*DOCUMENT TEXT*.

━━━━━━━━━━━━━━━━━━━━

On Wed, Nov 18, 2009 at 11:01:51AM +0100, Daniel Näslund wrote:
> On Wed, Nov 18, 2009 at 10:49:15AM +0100, Stefan Sperling wrote:
> > On Wed, Nov 18, 2009 at 10:37:01AM +0100, Daniel Näslund wrote:
> > > Index: subversion/libsvn_subr/stream.c
> > > ===================================================================
> > > --- subversion/libsvn_subr/stream.c (revision 881392)
> > > +++ subversion/libsvn_subr/stream.c (arbetskopia)
> > > @@ -1347,3 +1347,44 @@
> > >
> > > return SVN_NO_ERROR;
> > > }
> > > +
> > > +svn_error_t *
> > > +svn_stream_detect_binary_mimetype(const char **mimetype,
> > > + svn_stream_t *stream)
> > > +{
> > > + static const char * const generic_binary = "application/octet-stream";
> > > + char block[1024];
> > > + apr_size_t amt_read = sizeof(block);
> > > +
> > > + /* Default return value is NULL. */
> > > + *mimetype = NULL;
> > > +
> > > + SVN_ERR(svn_stream_read(stream, block, &amt_read));
> > > +
> > > + if (amt_read > 0)

━━━━━━━━━━━━━━━━━━━━

*TASK REQUIREMENTS*.
a: In the Subversion patch thread, what string is assigned to generic_binary?
b: Carry the Subversion patch thread on from its last line.

*DATASET EXTRACT*.
━━━━━━━━━━━━━━━━━━━━

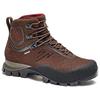 Tecnica Hiking Boots Forge Goretex Have Been Repaired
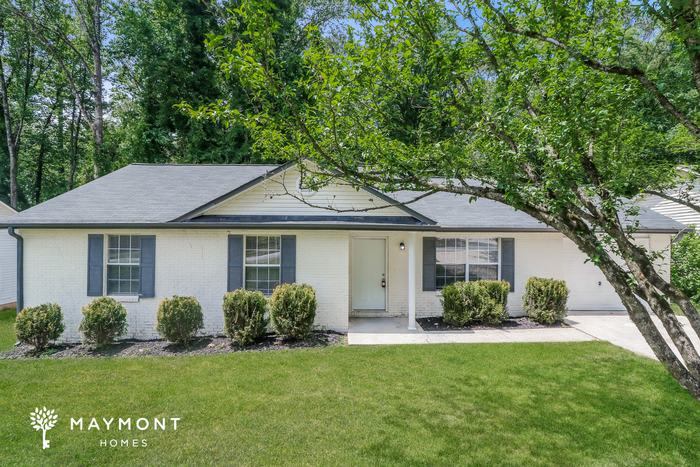 341 Waits Drive Southwest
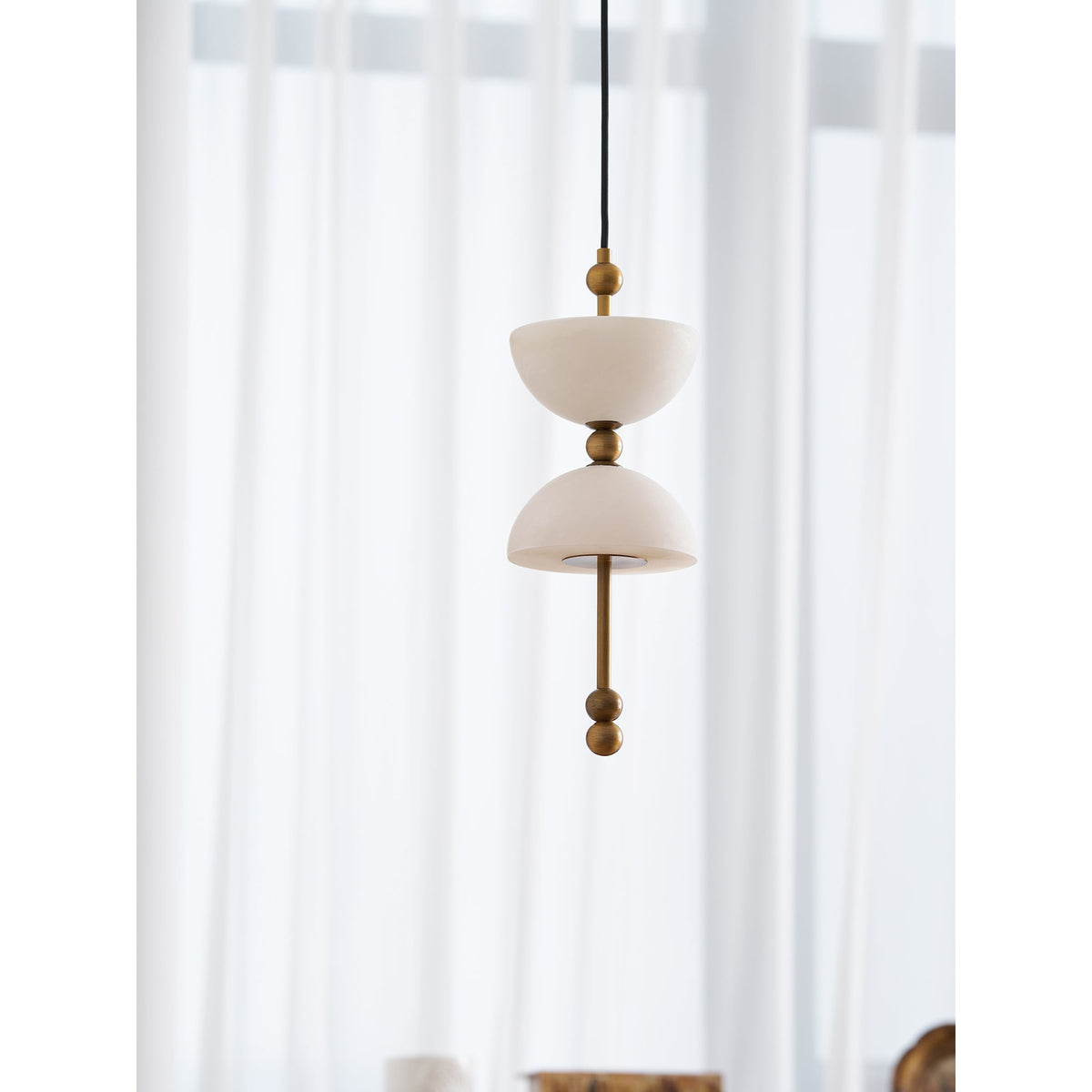Lumoia Suspension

━━━━━━━━━━━━━━━━━━━━

*ANSWERS PER TASK*.
a: "application/octet-stream"

b:
> > > + {
> > > + apr_size_t i;
> > > + apr_size_t binary_count = 0;
> > > +
> > > + for (i = 0; i < amt_read; i++)
> > > + {
> > > + if (block[i] == 0)
> > > + {
> > > + binary_count = amt_read;
> > > + break;
> > > + }
> > > + if ((block[i] < 0x07)
> > > + || ((block[i] > 0x0D) && (block[i] < 0x20))
> > > + || (block[i] > 0x7F))
> > > + {
> > > + binary_count++;
> > > + }
> >
> > Unless I'm mistaken the "greater 0x7F" check will trigger on *any* UTF-8
> > continuation byte. See http://tools.ietf.org/html/rfc3629#section-3
>
> Yes, it will and this code is used for all the autoprops stuff! But
> strange results has been hidden by the fact that the detection code
> first checks for file endings. That's my guess atleast. A japanese text
> would be considered binary!
>
> As I'm saying further down. I have only duplicated a part of
> svn_io_detect_mimetype2() and intend to refactor this part into a helper
> func in libsvn_subr.
Using libmagic is possible, at least from a legal point of view.
It has a very simple 2-clause BSD-style license so we could link to it.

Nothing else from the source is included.